Just one day after Starbucks (SBUX) announced it will be closing 150 stores in its most dense markets, like New York City, one of its emerging competitor is ready to fill the void.
Los Angeles-based coffee chain The Coffee Bean & Tea Leaf said late Tuesday that it will open 100 locations in New York City through its franchise Hudson River Coffee & Tea starting later this year as part of its aggressive national expansion.
The Coffee Bean & Tea Leaf currently operates 311 stores in the U.S., mostly concentrated in Southern California. At one point, the chain had 12 locations in New York. But all were closed in October 2016 due to unsuccessful management. CEO John Fuller said the comeback this time has been made possible by the company’s steady growth in recent years.
“The return to New York is not only an indicator of our core strength as a leading roaster and retailer of coffee and tea, but also a strong indicator of our customers’ deep-rooted brand loyalty that exists across the globe,” Fuller said in a statement.

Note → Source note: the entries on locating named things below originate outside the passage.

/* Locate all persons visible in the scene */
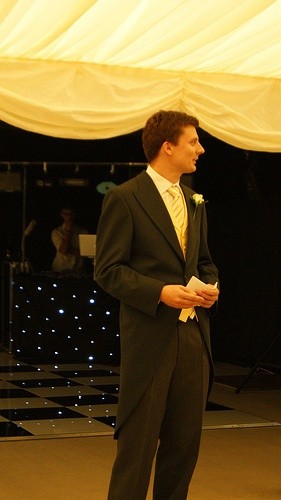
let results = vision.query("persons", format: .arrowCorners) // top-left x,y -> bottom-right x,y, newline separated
92,111 -> 220,500
51,204 -> 92,271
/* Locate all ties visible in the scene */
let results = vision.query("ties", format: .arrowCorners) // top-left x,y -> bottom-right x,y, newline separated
166,185 -> 186,249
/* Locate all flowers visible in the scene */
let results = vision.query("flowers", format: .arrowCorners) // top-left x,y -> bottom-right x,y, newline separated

“New York has always been an important market for us,” said JJ Smith, the company’s vice president of franchise operations and business development.
The Coffee Bean & Tea Leaf strategically chose this specific time to make its New York comeback because Starbucks has begun to show signs of “fatigue,” Fuller said.
On Monday, Starbucks announced its plan to close 150 poorly performing stores in major U.S. cities in 2019. The number is three times the normal volume the chain evaluates every year.
The Coffee Bean & Tea Leaf differs from Starbucks by priding itself on a strong emphasis on the freshness of its coffee beans and healthy offering like tea (as shown in its name). The brand also labels itself a “third-wave coffee seller,” an emerging group of specialty coffee shops appealing to young, urban consumers.
Fuller suggested that Starbucks has become a victim of its density and has grown too big to stay relevant in the current coffee chain industry.
“We’re not as corporate. We’re the ones who get to decide,” Fuller said of himself and Smith in an interview with CNN, while Starbucks is “always out making political statements… sometimes it can be inflammatory,“ referring to Starbucks’ recent PR crisis following the controversial arrest of two black customers in a Philadelphia store.
New York is one of the world’s most coffee shop-dense cities. And yet, there is likely still unfulfilled demand. According to an analysis by data journalism site Priceconomics last year, New York ranked only fourth among U.S. cities on the number of coffee shops per 100,000 residents, lagging behind Washington D.C., San Francisco and even Atlanta.